What is the exact value of cot(5(pi)/6)?

cot(5π/6)

= cos(5π/6) / sin(5π/6)
= sin(π/2 - 5π/6)/ cos(π/2 - 5π/6)
= sin(-π/3)/cos(-π/3)
= -sin(π/3)/cos(π/3)
= -(sqrt(3)/2)/(1/2)
= -sqrt(3)

Use Google, if you don't have a calculator. Type

tan(5*pi/6) =
in the search box.
Then take the reciprocal of that answer, for the cotangtent.
You may recognize the answer as the square root of 3.

5 pi/6 is a 150 degree angle.

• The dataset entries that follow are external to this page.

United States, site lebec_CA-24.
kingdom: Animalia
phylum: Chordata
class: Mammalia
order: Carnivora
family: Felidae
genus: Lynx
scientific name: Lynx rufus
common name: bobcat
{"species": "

The reference angle is 30 degrees, but cosine is negative in the second quadrant.

To find the exact value of cot(5π/6), we need to recall the definitions and properties of the cotangent function and the values of trigonometric functions at special angles.

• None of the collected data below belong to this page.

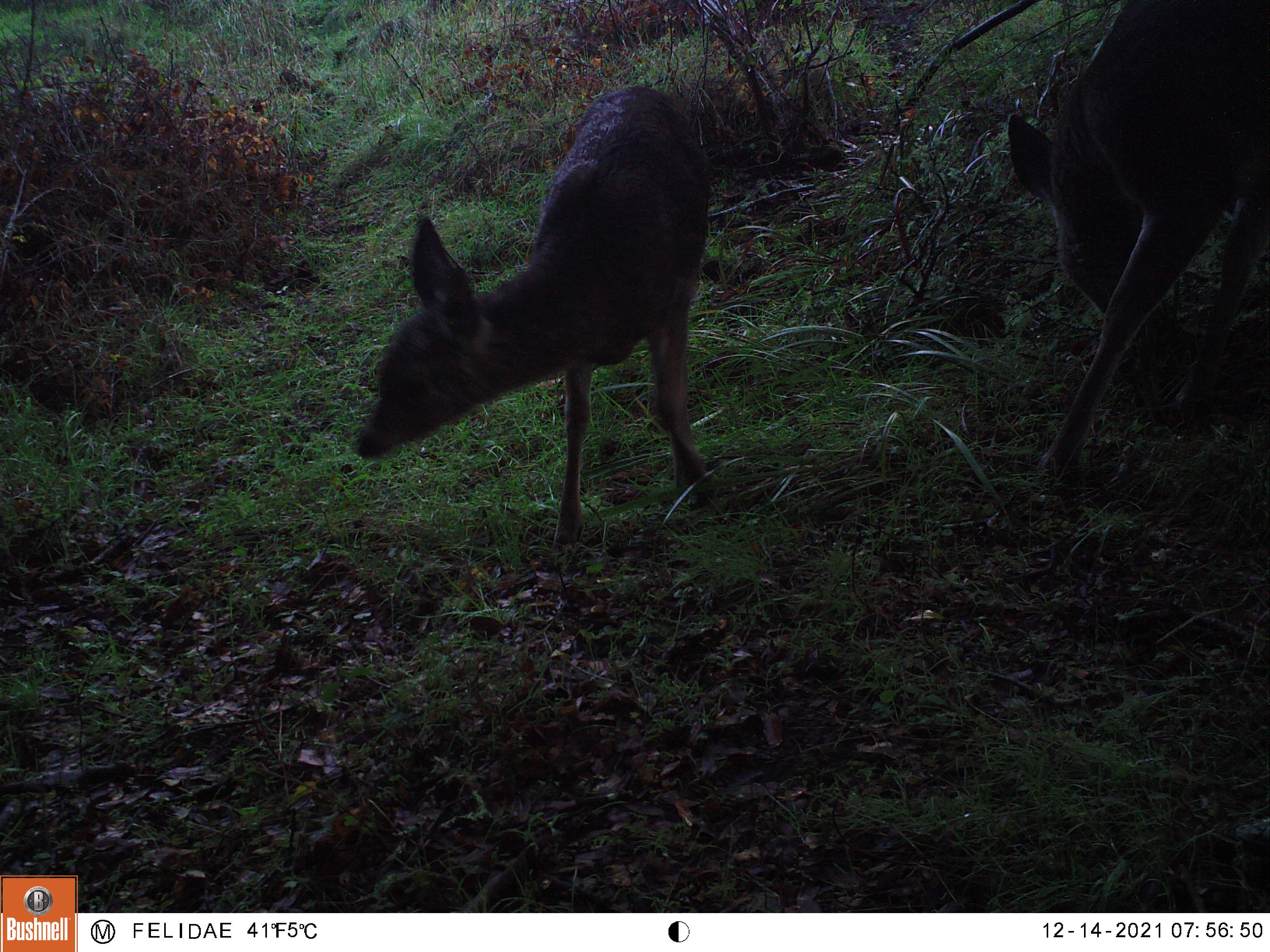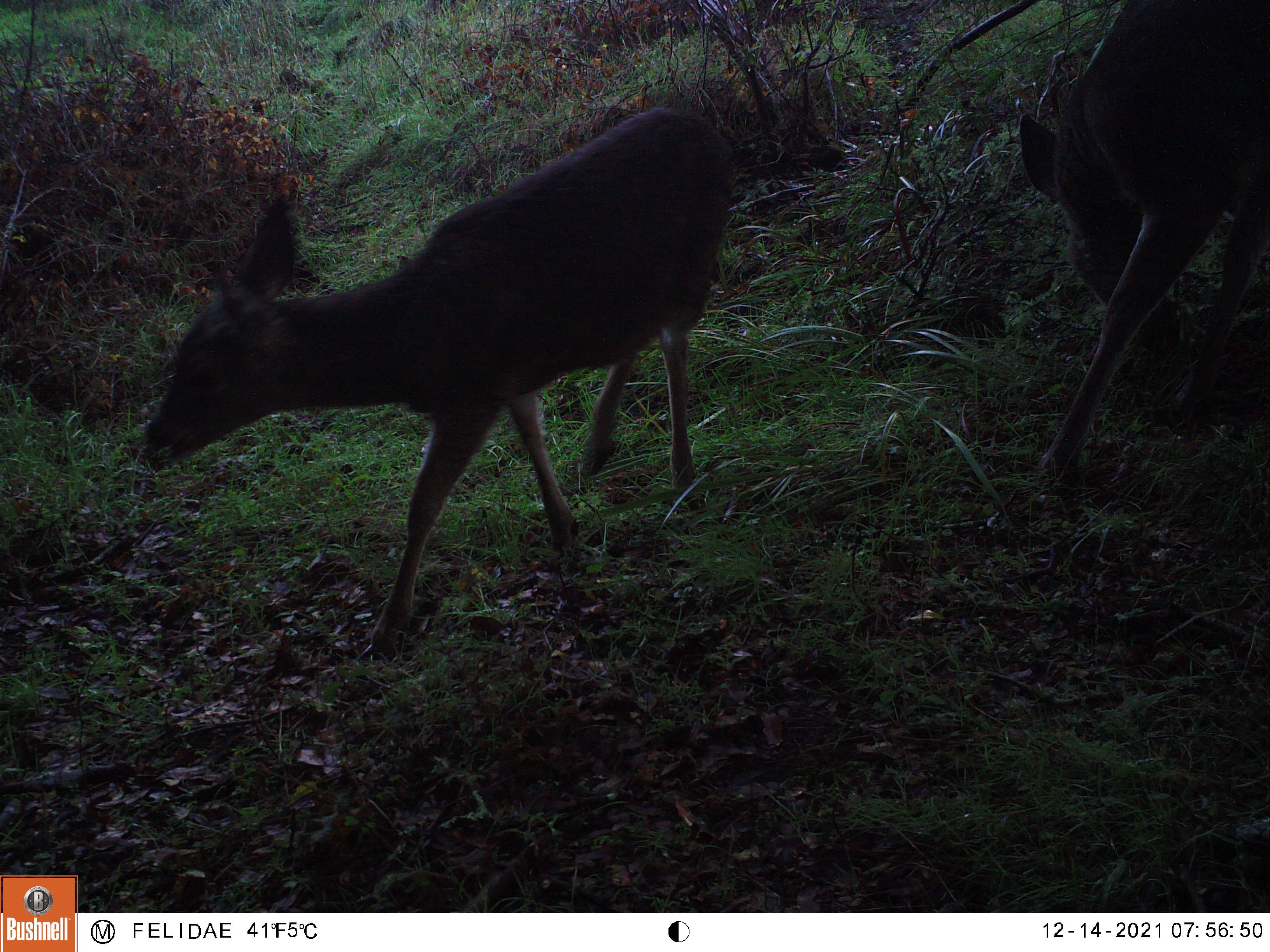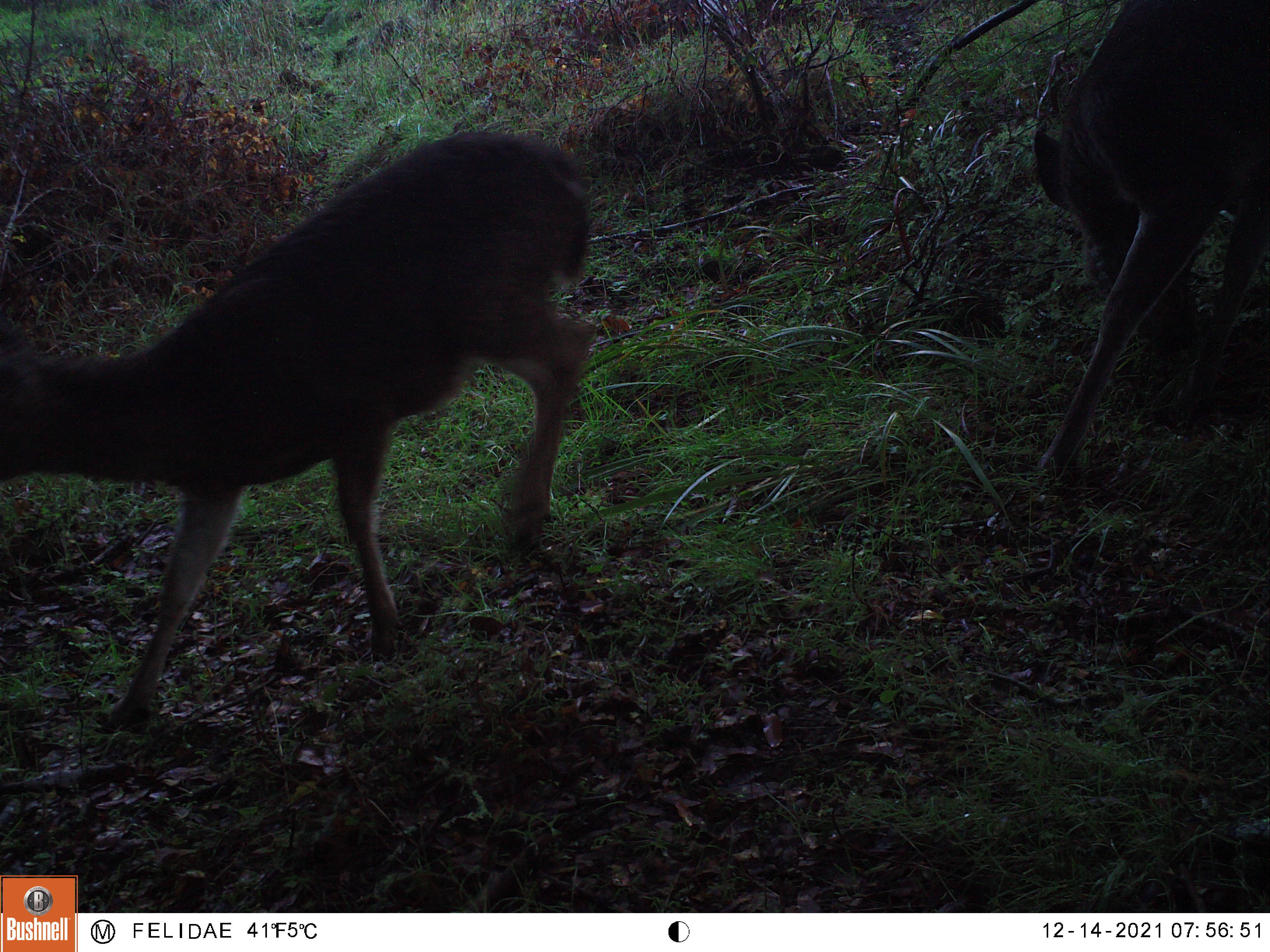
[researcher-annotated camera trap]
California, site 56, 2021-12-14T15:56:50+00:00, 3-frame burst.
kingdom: Animalia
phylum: Chordata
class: Mammalia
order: Artiodactyla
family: Cervidae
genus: Odocoileus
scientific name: Odocoileus hemionus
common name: mule deer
Mule deer (Odocoileus hemionus).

The cotangent of an angle θ is defined as the ratio of the adjacent side to the opposite side in a right triangle with angle θ. In terms of sine and cosine, the cotangent can be expressed as cot(θ) = cos(θ) / sin(θ).

To determine the exact value of cot(5π/6), we need to find the cosine and sine of 5π/6.

Step 1: Determine the cosine of 5π/6.

The cosine function represents the ratio of the adjacent side to the hypotenuse in a right triangle. In the case of 5π/6, it falls in the second quadrant, where the x-coordinate is negative. From the unit circle, we know that the cosine of 5π/6 is -(√3)/2.

Step 2: Determine the sine of 5π/6.

The sine function represents the ratio of the opposite side to the hypotenuse in a right triangle. In this case, the y-coordinate is positive. From the unit circle, we know that the sine of 5π/6 is 1/2.

Step 3: Calculate cot(5π/6).

Using the definition of cotangent, we can substitute the values of cosine and sine:

cot(5π/6) = cos(5π/6) / sin(5π/6) = (-(√3)/2) / (1/2) = -(√3)/2 * 2/1 = -√3.

Therefore, the exact value of cot(5π/6) is -√3.